#### Task
Please rewrite this listing, substituting "brush" for every "undergrowth" and keeping everything else the same. Omit the pictures.

#### The input
* * *
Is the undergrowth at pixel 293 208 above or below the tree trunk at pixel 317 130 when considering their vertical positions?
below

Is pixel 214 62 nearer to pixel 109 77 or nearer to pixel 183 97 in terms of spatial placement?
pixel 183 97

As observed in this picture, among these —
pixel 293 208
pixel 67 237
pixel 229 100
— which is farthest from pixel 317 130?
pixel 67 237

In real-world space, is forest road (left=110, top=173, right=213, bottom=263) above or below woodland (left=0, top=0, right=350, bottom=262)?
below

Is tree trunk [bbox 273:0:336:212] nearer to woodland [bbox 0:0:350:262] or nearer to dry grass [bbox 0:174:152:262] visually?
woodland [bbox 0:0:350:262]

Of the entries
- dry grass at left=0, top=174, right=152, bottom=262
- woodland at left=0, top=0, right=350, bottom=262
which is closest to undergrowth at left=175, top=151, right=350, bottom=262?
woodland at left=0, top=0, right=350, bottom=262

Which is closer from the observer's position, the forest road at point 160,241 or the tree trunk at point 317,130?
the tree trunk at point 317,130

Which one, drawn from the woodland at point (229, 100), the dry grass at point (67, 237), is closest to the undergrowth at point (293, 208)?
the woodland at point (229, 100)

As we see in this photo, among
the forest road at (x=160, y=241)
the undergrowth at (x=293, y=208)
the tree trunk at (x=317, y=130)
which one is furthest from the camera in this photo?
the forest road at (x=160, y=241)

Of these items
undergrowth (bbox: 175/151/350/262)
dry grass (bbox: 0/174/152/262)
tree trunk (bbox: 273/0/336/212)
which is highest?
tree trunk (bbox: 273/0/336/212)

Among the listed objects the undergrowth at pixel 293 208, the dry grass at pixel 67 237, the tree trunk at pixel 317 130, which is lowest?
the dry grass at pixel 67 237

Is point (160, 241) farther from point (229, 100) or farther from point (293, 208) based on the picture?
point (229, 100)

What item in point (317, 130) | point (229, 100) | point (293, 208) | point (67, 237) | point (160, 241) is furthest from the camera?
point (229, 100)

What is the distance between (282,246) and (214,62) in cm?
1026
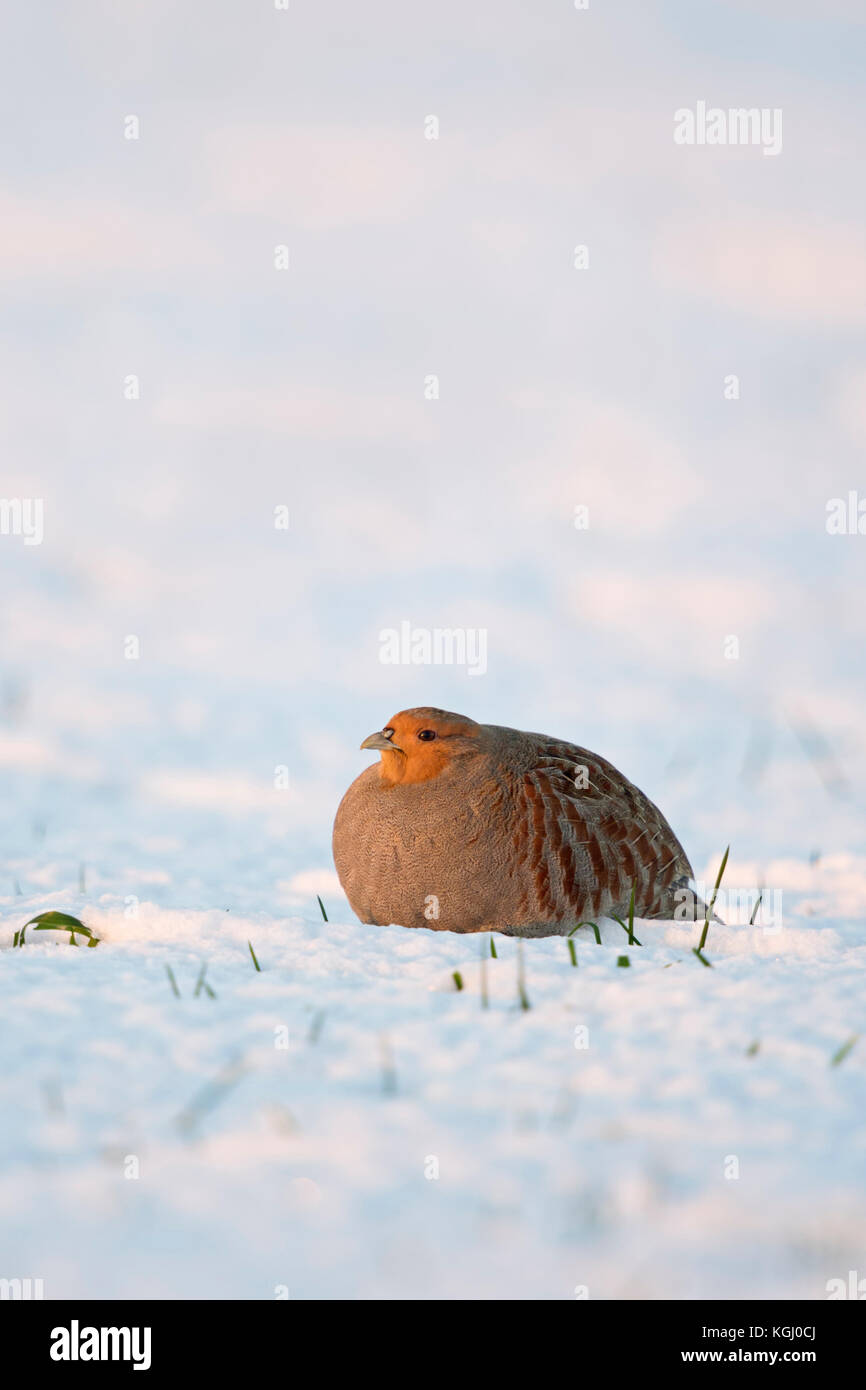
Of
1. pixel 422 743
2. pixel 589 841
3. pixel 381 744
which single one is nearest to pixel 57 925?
pixel 381 744

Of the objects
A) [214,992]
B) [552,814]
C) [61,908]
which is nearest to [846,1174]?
[214,992]

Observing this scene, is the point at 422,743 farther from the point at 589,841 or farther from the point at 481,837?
the point at 589,841

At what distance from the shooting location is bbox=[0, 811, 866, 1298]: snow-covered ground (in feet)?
5.80

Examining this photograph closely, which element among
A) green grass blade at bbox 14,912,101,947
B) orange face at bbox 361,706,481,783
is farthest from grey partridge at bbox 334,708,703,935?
green grass blade at bbox 14,912,101,947

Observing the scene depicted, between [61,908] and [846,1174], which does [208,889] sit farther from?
[846,1174]

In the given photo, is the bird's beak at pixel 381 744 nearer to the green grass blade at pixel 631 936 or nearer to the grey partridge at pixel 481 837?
the grey partridge at pixel 481 837

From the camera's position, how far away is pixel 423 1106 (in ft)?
6.90

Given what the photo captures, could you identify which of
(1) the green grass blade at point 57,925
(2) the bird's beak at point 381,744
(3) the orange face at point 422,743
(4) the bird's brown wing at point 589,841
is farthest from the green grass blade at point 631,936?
(1) the green grass blade at point 57,925

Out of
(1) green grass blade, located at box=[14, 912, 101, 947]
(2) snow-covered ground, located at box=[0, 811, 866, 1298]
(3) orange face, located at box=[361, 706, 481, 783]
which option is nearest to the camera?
(2) snow-covered ground, located at box=[0, 811, 866, 1298]

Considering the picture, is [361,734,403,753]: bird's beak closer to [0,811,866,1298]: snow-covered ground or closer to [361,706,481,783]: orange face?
[361,706,481,783]: orange face

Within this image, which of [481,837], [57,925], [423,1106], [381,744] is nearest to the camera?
[423,1106]

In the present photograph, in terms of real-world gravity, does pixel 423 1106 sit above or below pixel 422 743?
below

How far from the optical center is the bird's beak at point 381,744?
3.56 m

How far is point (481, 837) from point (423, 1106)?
1393 millimetres
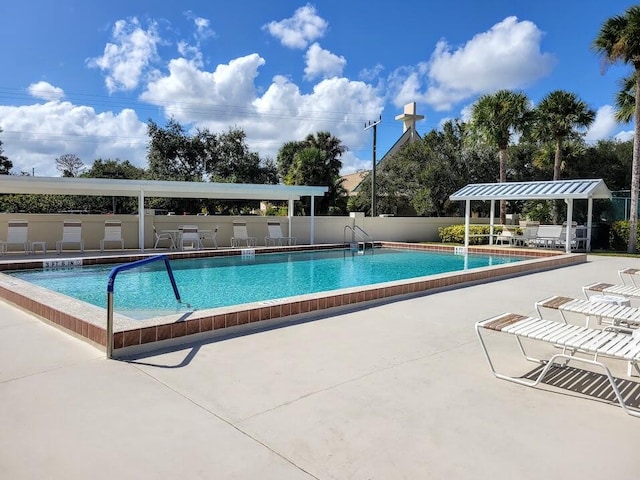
* * *
#### Solution for this exercise
Is the brush at pixel 293 208 above or below the tree trunk at pixel 317 130 when considering their vertical positions?
below

Is pixel 214 62 nearer to pixel 109 77 or nearer to pixel 183 97 in terms of spatial placement?
pixel 183 97

As observed in this picture, among these —
pixel 293 208
pixel 67 237
pixel 229 100
— which is farthest from pixel 317 130?
pixel 67 237

In real-world space, is forest road (left=110, top=173, right=213, bottom=263) above or below woodland (left=0, top=0, right=350, bottom=262)?
below

Is tree trunk [bbox 273:0:336:212] nearer to woodland [bbox 0:0:350:262] or nearer to dry grass [bbox 0:174:152:262] visually?
woodland [bbox 0:0:350:262]

Of the entries
- dry grass at left=0, top=174, right=152, bottom=262
- woodland at left=0, top=0, right=350, bottom=262
which is closest to brush at left=175, top=151, right=350, bottom=262?
woodland at left=0, top=0, right=350, bottom=262

Which is closer from the observer's position, the forest road at point 160,241 or the tree trunk at point 317,130?
the tree trunk at point 317,130

Which one, drawn from the woodland at point (229, 100), the dry grass at point (67, 237), is closest to the brush at point (293, 208)?
the woodland at point (229, 100)

As we see in this photo, among
the forest road at (x=160, y=241)
the brush at (x=293, y=208)
the tree trunk at (x=317, y=130)
which one is furthest from the camera in this photo?
the forest road at (x=160, y=241)

Of these items
brush (bbox: 175/151/350/262)
dry grass (bbox: 0/174/152/262)
tree trunk (bbox: 273/0/336/212)
which is highest?
tree trunk (bbox: 273/0/336/212)

Among the listed objects the brush at pixel 293 208, the dry grass at pixel 67 237, the tree trunk at pixel 317 130, which is lowest?
the dry grass at pixel 67 237

Is point (160, 241) farther from point (229, 100) or farther from point (293, 208) based on the picture?
point (229, 100)

What item in point (317, 130) | point (229, 100) | point (293, 208) | point (67, 237) | point (160, 241) is furthest from the camera?
point (229, 100)

What is the distance between (282,246) and (214,62) in cm?
1026
Of
1. pixel 422 743
2. pixel 589 841
3. pixel 381 744
which single one is nearest to pixel 57 925?
pixel 381 744

Of the objects
A) [214,992]
B) [552,814]
C) [61,908]
which is nearest to [846,1174]?
[214,992]

Observing this scene, is the point at 422,743 farther from the point at 589,841 or farther from the point at 481,837?
the point at 589,841

At what distance from the shooting location is bbox=[0, 811, 866, 1298]: snow-covered ground (in feet)?
5.80

Examining this photograph closely, which element among
A) green grass blade at bbox 14,912,101,947
B) orange face at bbox 361,706,481,783
is farthest from grey partridge at bbox 334,708,703,935?
green grass blade at bbox 14,912,101,947

Observing the scene depicted, between [61,908] and [846,1174], which does [208,889] sit farther from?
[846,1174]

In the given photo, is the bird's beak at pixel 381 744 nearer to the green grass blade at pixel 631 936 or nearer to the grey partridge at pixel 481 837?
the grey partridge at pixel 481 837

From the camera's position, how far away is pixel 423 1106 (in ft)?
6.90

Given what the photo captures, could you identify which of
(1) the green grass blade at point 57,925
(2) the bird's beak at point 381,744
(3) the orange face at point 422,743
(4) the bird's brown wing at point 589,841
is farthest from the green grass blade at point 631,936?
(1) the green grass blade at point 57,925

Out of
(1) green grass blade, located at box=[14, 912, 101, 947]
(2) snow-covered ground, located at box=[0, 811, 866, 1298]
(3) orange face, located at box=[361, 706, 481, 783]
which option is nearest to the camera?
(2) snow-covered ground, located at box=[0, 811, 866, 1298]

Considering the picture, is [361,734,403,753]: bird's beak closer to [0,811,866,1298]: snow-covered ground or closer to [361,706,481,783]: orange face?
[361,706,481,783]: orange face

Within this image, which of [481,837], [57,925], [423,1106], [381,744] is nearest to the camera?
[423,1106]

In the present photograph, in terms of real-world gravity, does pixel 423 1106 sit above or below pixel 422 743?
below

How far from the optical center is the bird's beak at point 381,744?
3.56 m

How far is point (481, 837) from point (423, 1106)?
1393 millimetres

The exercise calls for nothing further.